→ PROBLEM DETAILS
Copy each line in the data below that contains the word "charset".

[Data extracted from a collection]
^^^^^^^^^^^^^^^^
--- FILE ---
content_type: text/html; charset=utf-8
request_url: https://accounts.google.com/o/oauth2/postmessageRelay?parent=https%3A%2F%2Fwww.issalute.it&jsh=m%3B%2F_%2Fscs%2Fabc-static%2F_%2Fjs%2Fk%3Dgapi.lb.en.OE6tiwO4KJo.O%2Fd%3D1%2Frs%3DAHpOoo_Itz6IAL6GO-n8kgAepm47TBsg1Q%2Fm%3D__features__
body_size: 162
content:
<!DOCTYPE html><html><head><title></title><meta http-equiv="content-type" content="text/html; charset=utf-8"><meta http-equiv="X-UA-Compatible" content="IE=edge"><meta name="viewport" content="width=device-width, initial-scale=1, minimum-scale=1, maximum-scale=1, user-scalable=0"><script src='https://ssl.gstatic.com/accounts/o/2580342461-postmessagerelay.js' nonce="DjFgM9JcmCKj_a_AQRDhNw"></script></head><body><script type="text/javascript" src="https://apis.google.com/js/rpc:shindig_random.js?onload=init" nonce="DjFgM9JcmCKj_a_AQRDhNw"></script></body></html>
^^^^^^^^^^^^^^^^
→ SOLUTION
content_type: text/html; charset=utf-8
<!DOCTYPE html><html><head><title></title><meta http-equiv="content-type" content="text/html; charset=utf-8"><meta http-equiv="X-UA-Compatible" content="IE=edge"><meta name="viewport" content="width=device-width, initial-scale=1, minimum-scale=1, maximum-scale=1, user-scalable=0"><script src='https://ssl.gstatic.com/accounts/o/2580342461-postmessagerelay.js' nonce="DjFgM9JcmCKj_a_AQRDhNw"></script></head><body><script type="text/javascript" src="https://apis.google.com/js/rpc:shindig_random.js?onload=init" nonce="DjFgM9JcmCKj_a_AQRDhNw"></script></body></html>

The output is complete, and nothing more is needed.